Die Dinge der Woche (15. November 2009)
 

   Schwindel! Erschöpfung! Kontrollverlust, konvulsives Zucken. Immer wieder diese Mauer (siehe Bild), sächselndes Genuschel unter Tränen, Windjacken, Sekt, Feuerwerk, Fetzen der Nationalhymne. Schluss. Wir können nicht mehr. Und doch - die Pflicht der Medien ist es, auch die allerletzten Zeitzeugen des Mauerfalls zu Wort kommen zu lassen, ob sie nun dabei waren oder nicht. Wir unterwerfen uns dieser Pflicht und tauchen ein in die Abgründe der Oral History. Doch hören Sie selbst:

   Umberto Eco: Jetzt bitte keine Hektik. Natürlich muss die Mauer wieder aufgebaut werden, aber bitte unter Berücksichtigung kunsthistorischer Erfordernisse.
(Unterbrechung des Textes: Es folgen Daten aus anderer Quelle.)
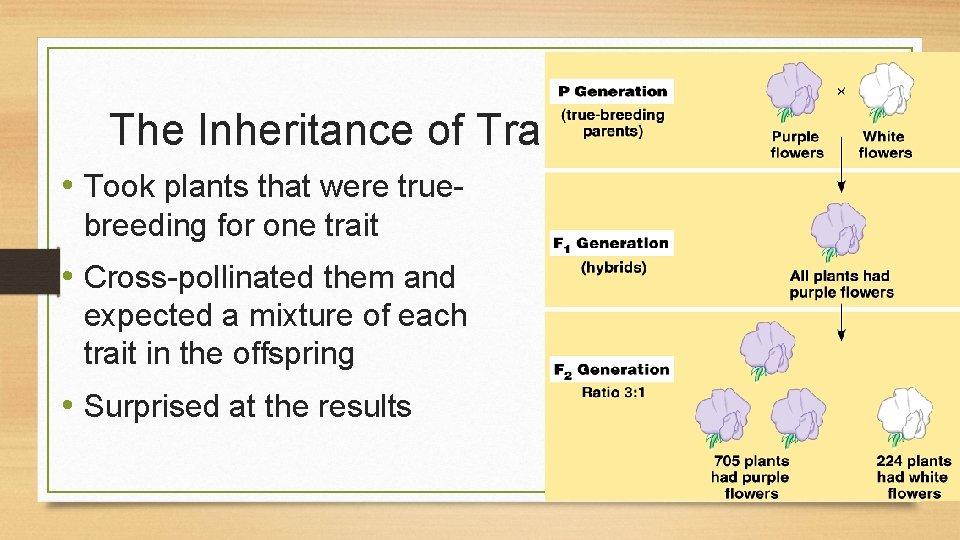 The Inheritance of Tra

• Took plants that were true-breeding for one trait

• Cross-pollinated them and expected a mixture of each trait in the offspring

• Surprised at the results

P Generation
(true-breeding parents)

Purple flowers × White flowers

$F_1$ Generation
(hybrids)

All plants had purple flowers

$F_2$ Generation
Ratio 3:1

705 plants had purple flowers

224 plants had white flowers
Wir haben es mit einem äusserst fragilen Bauwerk der zweiten spätsozialistischen Fertigbetonepoche zu tun. Allein die Fresken im Abschnitt Probstzella/Sonneberg zu restaurieren, dürfte Jahrzehnte dauern. In jedem Fall gilt: Die Mauer entspricht in seltener Reinheit meinem Konzept von Offenheit als Chiffre für die Beteiligung des Rezipienten an der Generierung des Kunstwerks. Das ist die zentrale ästhetische Kategorie der modernen Kunst. Es ist doch so: Moderne Kunstwerke transportieren keinen eindeutigen Sinn, der vom Rezipienten lediglich passiv aufgenommen wird, sondern ... Langweile ich Sie?

   Joop: In meinem Fernseher aus mundgeblasenen Muranoglas sah ich ddie Ereignisse. Die marmorierten Jeans der Ostler haben mich so deprimiert, dass ich einen Gallenstein bekam. Er kann im Züricher Museum für Gestaltung besichtigt werden.
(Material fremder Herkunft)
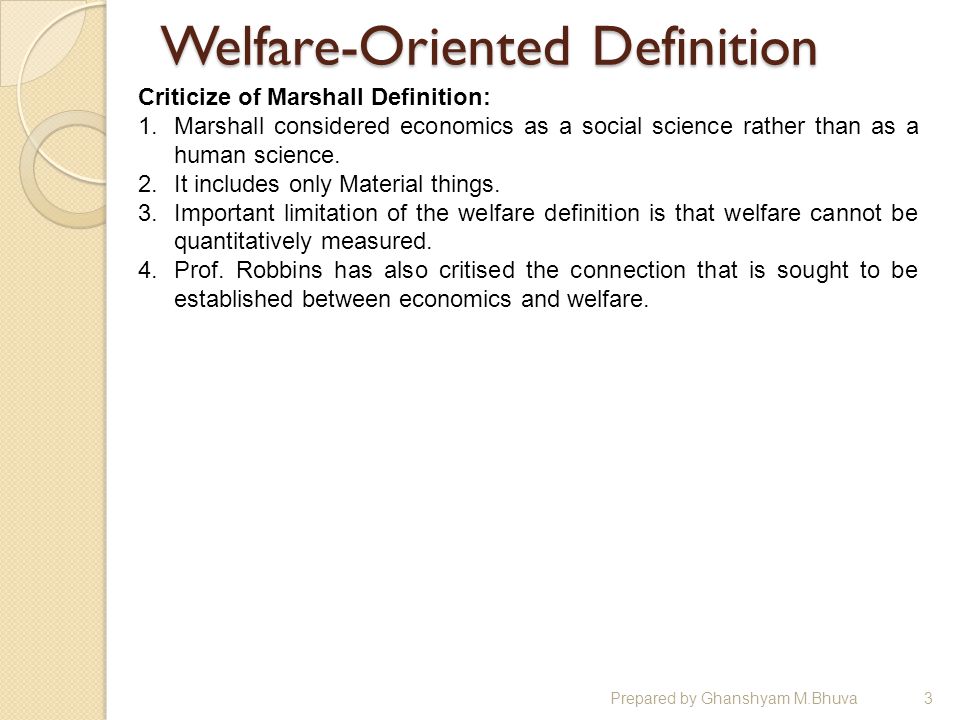 Welfare-Oriented Definition

Criticize of Marshall Definition:

1. Marshall considered economics as a social science rather than as a human science.
2. It includes only Material things.
3. Important limitation of the welfare definition is that welfare cannot be quantitatively measured.
4. Prof. Robbins has also critised the connection that is sought to be established between economics and welfare.

Prepared by Ghanshyam M.Bhuva 3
   Günther Öttinger: Ich hatte eine Sitzung bei meiner Logopädin. Als ich gehört habe, wie langsam die Ossis sprechen, wusste ich: Die Einheit wird uns allen im Halse stecken bleiben.
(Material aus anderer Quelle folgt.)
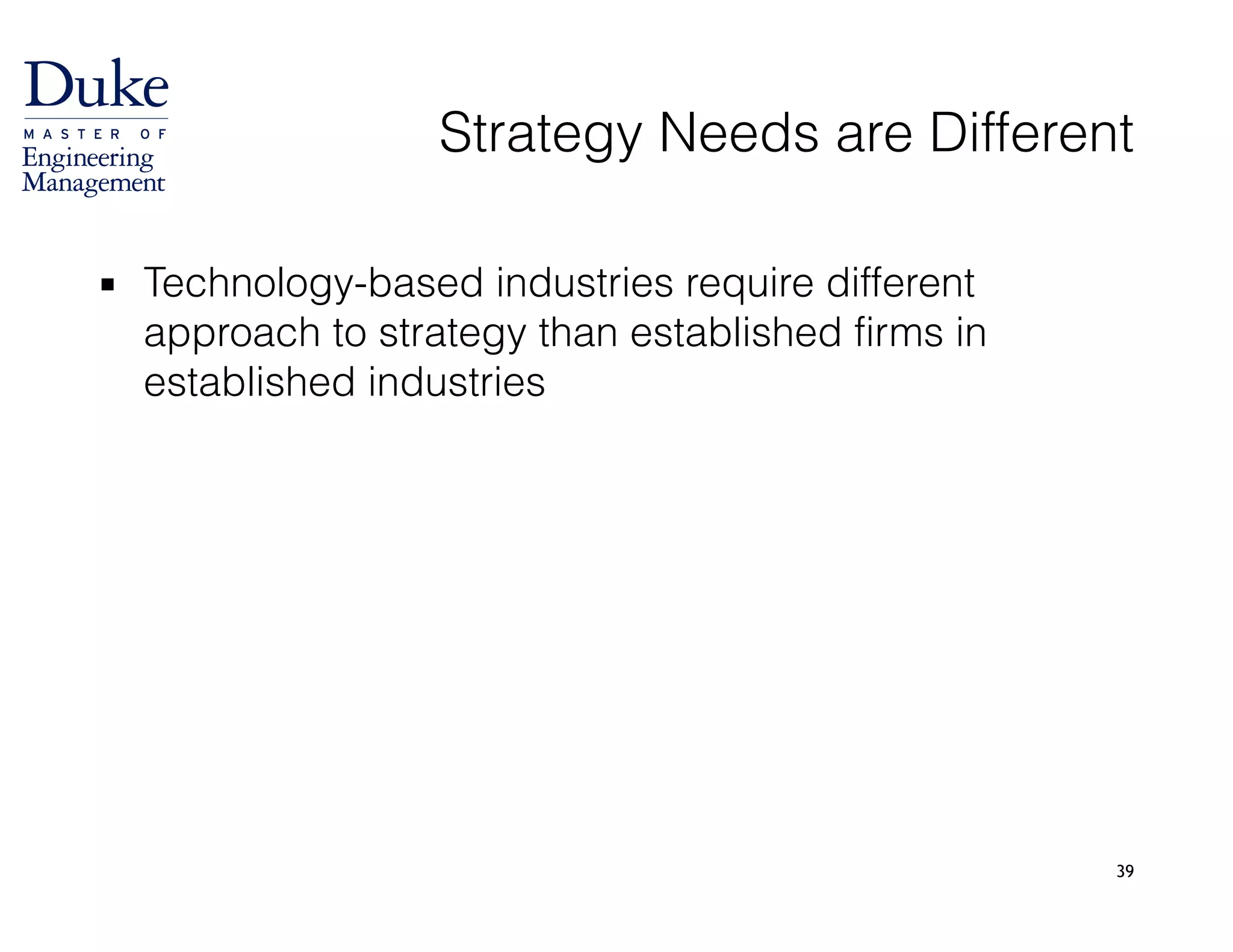 Duke
MASTER OF
Engineering
Management

Strategy Needs are Different

▪ Technology-based industries require different approach to strategy than established firms in established industries

39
   Harald Wohlfahrt: Ich applizierte gerade eine Demi Glace an einem Dialog aus frisch aufgeschlagenen Wachtelhoden, da fiel mir vor Schreck die für den als Nachtisch vorgesehene geschmorte südafrikanische Tafelbirne aus der Hand. Was haben diese Ostdeutschen all die Jahre nur in sich reingefressen! Sofort nach dem Fall der Mauer nahm ich Lachs-Todesstreifen auf die Karte und stellte sogar einen sächsischen Azubi ein, der sich aber als faule Riesenbockwurst erwies.

   Roland Emmerich: Jetzt kann ich's ja sagen: Zum 40. Jubiläum jagen wir das Ding in die Luft. Arbeitstitel: Hard broiled Armageddon. Wird eine Heidenarbeit, alles im Osten noch mal mausgrau anzustreichen. Die Handlung: Aus dem streng abgesicherten Labor für den modernen Sozialismus ergiesst sich durch eine Panne in der Abschirmung ein Strom von Mutanten in den Rest der Welt, der alles Leben erstickt. Wird es dem arbeitslosen Gas-Wasser-Installateur Gottfried gelingen, die Erdkrustenverschiebung mit einer kontrollierten nuklearen ... und so weiter.

   Josef Stalin: Habe mich dreimal im Grab rumgedreht, als ich diese schäbigen Konterrevolutionäre sah. Aber täuscht euch nicht - ich kann warten ...

   Johannes Heesters: Ich erinnere mich genau an den 9. November. WIr feierten meinen 105. Geburtstag - oder war's der 88ste? Ich bekam davon nichts mit, weil mein Hörgerät in die Suppe gefallen war. Dann sah ich die Schlange vor der Bornholmer Brücke und sagte zu Simone: Da müssen wir hin! Sie ging dann auch bis zum Gartentor mit. Was dann passierte, habe ich vergessen. Aber schön war's doch - wenn das der Führer noch erlebt hätte!

   Helmut Schmidt: Habe Honecker schon vor 20 Jahren alles vorausgesagt und ihm geraten, als Dachdecker keine Mauern zu bauen. Hätte er mal auf mich gehört. Apropos: Kann man aus den entvölkerten Regionen im Osten jetzt nicht Raucherzonen machen?

   Horst-Eberhard Richter: Mauern sind immer Merkmale faschistischer Gefügigkeitstendenzen. Wenn die drüben meine Bücher gelesen hätten und alle Stasi-Leute zu mir in die Familientherapie geschickt hätten, wäre Hohenschönhausen ein Refugium des Lichts und der Körperwärme geworden. Aber so ist es auch ganz schön.

   Und? Fühlen Sie sich erschöpft, wackeln mit dem Kopf und haben Ohrensausen? Sie meinen, es sei Zeit, dieses Kapitel der Geschichte zu schliessen. Na gut.